Ciepła, delikatna dłoń odgarnęła włosy z mojego czoła za ucho. Czułem to wyraźnie, pomimo wciąż ogarniającej mnie senności. Po chwili delikatny pocałunek został złożony na moim policzku. Otworzyłem oczy.
- Witaj zajączku.
Powiedział spokojnie Tochi, pochylając się nade mną.
- Cześć...
Odparłem, odwracając się na drugi bok. Po chwili kołdra, którą się opatulałem, została zrzucona na podłogę.
- Oddaj... zimno...
- Przyniosłem śniadanie.
- Nie chcę jeść.
Wtuliłem twarz w poduszkę. Chciało mi się spać. Nie miałem niestety możliwości leżenia tak chociażby kilka minut. Tochi złapał mnie za przód koszuli, zmuszając do siadu. Przetarłem oczy, rozciągając się przeciągle. Tochi położył na moich kolanach talerz z o dziwo pysznie wyglądającymi tostami. Popatrzyłem najpierw na jedzenie, a potem na niego.
- Spokojnie. Kupiłem w pobliskim barze śniadaniowym. Pewnie ci posmakują.
- Dzięki.
Spróbowałem pierwszego tostu. Nie był dziełem sztuki kulinarnej, ale była to najsmaczniejsza rzecz, jaką dostałem od Tochiego. Szybko zjadłem śniadanie i odłożyłem talerz na stolik nocny.
- Smakowało?
- Bardziej, niż cokolwiek co przygotowałeś.
Tochi zaśmiał się, czochrając moje włosy.
- Co cię wprawiło w tak dobry nastrój?
- Twoja obecność zajączku.
Objął mój kark, przysuwając mnie do siebie i namiętnie całując.
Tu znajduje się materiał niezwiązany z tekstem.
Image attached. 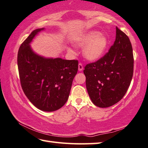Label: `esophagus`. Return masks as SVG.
I'll return each mask as SVG.
<instances>
[{
  "label": "esophagus",
  "mask_w": 148,
  "mask_h": 148,
  "mask_svg": "<svg viewBox=\"0 0 148 148\" xmlns=\"http://www.w3.org/2000/svg\"><path fill=\"white\" fill-rule=\"evenodd\" d=\"M83 65L81 63H79V65H78V71L81 72V71H83Z\"/></svg>",
  "instance_id": "1"
}]
</instances>
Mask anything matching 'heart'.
I'll use <instances>...</instances> for the list:
<instances>
[{"instance_id": "heart-1", "label": "heart", "mask_w": 148, "mask_h": 148, "mask_svg": "<svg viewBox=\"0 0 148 148\" xmlns=\"http://www.w3.org/2000/svg\"><path fill=\"white\" fill-rule=\"evenodd\" d=\"M77 47H83V56L86 60L95 62L103 56L108 45V40L103 34L97 31H91L85 33L77 40L75 43ZM67 51L74 53L71 48H67Z\"/></svg>"}]
</instances>
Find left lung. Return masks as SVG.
Masks as SVG:
<instances>
[{
  "label": "left lung",
  "instance_id": "obj_1",
  "mask_svg": "<svg viewBox=\"0 0 148 148\" xmlns=\"http://www.w3.org/2000/svg\"><path fill=\"white\" fill-rule=\"evenodd\" d=\"M134 62L129 38L116 27V38L108 53L83 71L88 94L95 106L107 108L122 99L132 82Z\"/></svg>",
  "mask_w": 148,
  "mask_h": 148
}]
</instances>
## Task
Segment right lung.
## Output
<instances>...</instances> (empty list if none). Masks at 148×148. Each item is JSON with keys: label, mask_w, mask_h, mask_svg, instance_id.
I'll use <instances>...</instances> for the list:
<instances>
[{"label": "right lung", "mask_w": 148, "mask_h": 148, "mask_svg": "<svg viewBox=\"0 0 148 148\" xmlns=\"http://www.w3.org/2000/svg\"><path fill=\"white\" fill-rule=\"evenodd\" d=\"M43 30L44 28L34 30L22 43L17 63L26 97L40 110L53 112L62 108L68 99L78 61L45 58L34 53L30 43Z\"/></svg>", "instance_id": "right-lung-1"}]
</instances>
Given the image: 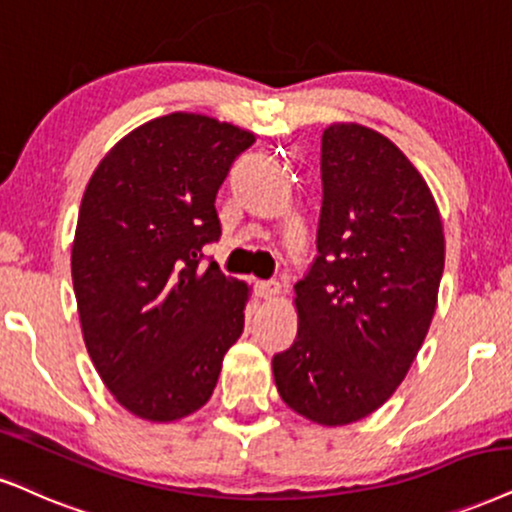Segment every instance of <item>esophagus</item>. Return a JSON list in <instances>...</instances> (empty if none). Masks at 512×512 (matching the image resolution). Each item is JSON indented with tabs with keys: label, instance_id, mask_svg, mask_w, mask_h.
<instances>
[{
	"label": "esophagus",
	"instance_id": "obj_1",
	"mask_svg": "<svg viewBox=\"0 0 512 512\" xmlns=\"http://www.w3.org/2000/svg\"><path fill=\"white\" fill-rule=\"evenodd\" d=\"M282 292V285L277 280H261L256 282V294L261 296V299H273Z\"/></svg>",
	"mask_w": 512,
	"mask_h": 512
}]
</instances>
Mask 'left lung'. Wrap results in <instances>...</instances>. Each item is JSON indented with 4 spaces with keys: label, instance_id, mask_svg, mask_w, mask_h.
Returning a JSON list of instances; mask_svg holds the SVG:
<instances>
[{
    "label": "left lung",
    "instance_id": "8db88e82",
    "mask_svg": "<svg viewBox=\"0 0 512 512\" xmlns=\"http://www.w3.org/2000/svg\"><path fill=\"white\" fill-rule=\"evenodd\" d=\"M318 256L294 285L299 330L273 356L277 391L318 425L375 413L403 382L430 330L444 227L418 168L380 132H323Z\"/></svg>",
    "mask_w": 512,
    "mask_h": 512
}]
</instances>
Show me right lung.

Oparłem ręce na jego piersi, próbując go odepchnąć.
- D...dlaczego zawsze musisz... to robić?
- Too... czyli to? - Zaczął składać delikatne pocałunki na mojej szyi, a potem obojczykach. - Czy może to? - Podwinął górną część mojej piżamy, pieszcząc moje sutki. - A może...
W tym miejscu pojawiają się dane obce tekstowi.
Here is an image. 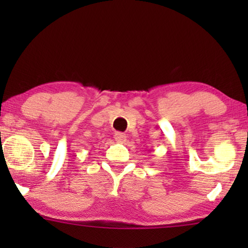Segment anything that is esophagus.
I'll list each match as a JSON object with an SVG mask.
<instances>
[{
	"label": "esophagus",
	"instance_id": "1",
	"mask_svg": "<svg viewBox=\"0 0 248 248\" xmlns=\"http://www.w3.org/2000/svg\"><path fill=\"white\" fill-rule=\"evenodd\" d=\"M114 138H115V140H116V142H118V143H124V142L126 141V135L123 133H120V132L115 133Z\"/></svg>",
	"mask_w": 248,
	"mask_h": 248
}]
</instances>
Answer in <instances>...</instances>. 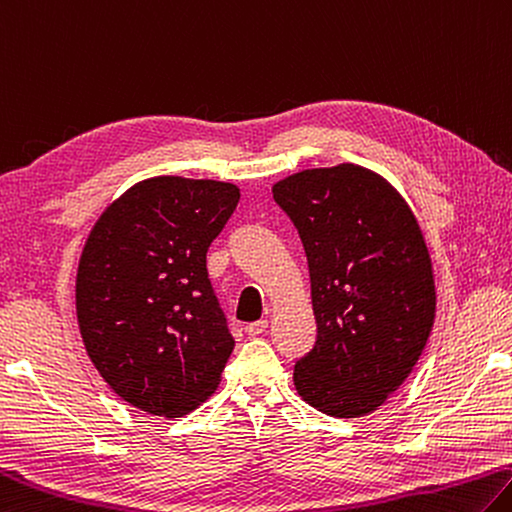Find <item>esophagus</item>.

- Skończysz wreszcie?! O to wszystko!
Tochi mruknął tylko, przysysając się do mojej piersi. Poczułem, jak moje uda zaczynają drżeć. Odrzuciłem głowę w tył, opierając się łokciami o materac.
- Nie wygląda, jakby ci to przeszkadzało.
- Przeszkadza... ach... aaa...
Uśmiechnął się pod nosem, przejeżdżając językiem od moich sutków coraz niżej w dół, aż do podbrzusza. Wygiąłem się w łuk, czując nieznośne łaskotanie w tym miejscu. Odwróciłem głowę i złączyłem nogi, kiedy spodenki od mojej piżamy zaczęły zsuwać się z moich bioder.
- Czek... czekaj... przes...
Tochi zatkał moje usta, wsuwając do nich język i od razu nim poruszając. W jego oczach dostrzegłem wilka, w którego się zamieniał. Zacisnąłem dłonie na prześcieradle i jęknąłem do jego ust, kiedy zaczął mnie pobudzać. Nie sprzeciwiałem mu się, kiedy wręcz zdzierał ze mnie ubrania i rzucał je gdzieś na podłogę. Nie mogłem protestować, ani się wyrywać, kiedy coraz na nowo doprowadzał mnie do wytrysku i poruszał się we mnie szybko i agresywnie. Z trudem łapałem oddech przy każdym kolejnym pchnięciu a moje jęki wydawały się dochodzić do każdego zakamarka w tym domu. I chociaż po każdym dojściu Tochiego we mnie, protestowałem, przed dalszym aktem, dopiero po godzinie mogliśmy zakończyć. Z oczu Tochiego zniknął wilk i w końcu zaczął się ze mnie wysuwać. Cały drżałem, od przyjemności, której mi dostarczył. Po moich udach spływała biała ciecz. Złączyłem nogi, kładąc policzek na poduszce. Tochi czułym gestem okrył moje ramiona kołdrą.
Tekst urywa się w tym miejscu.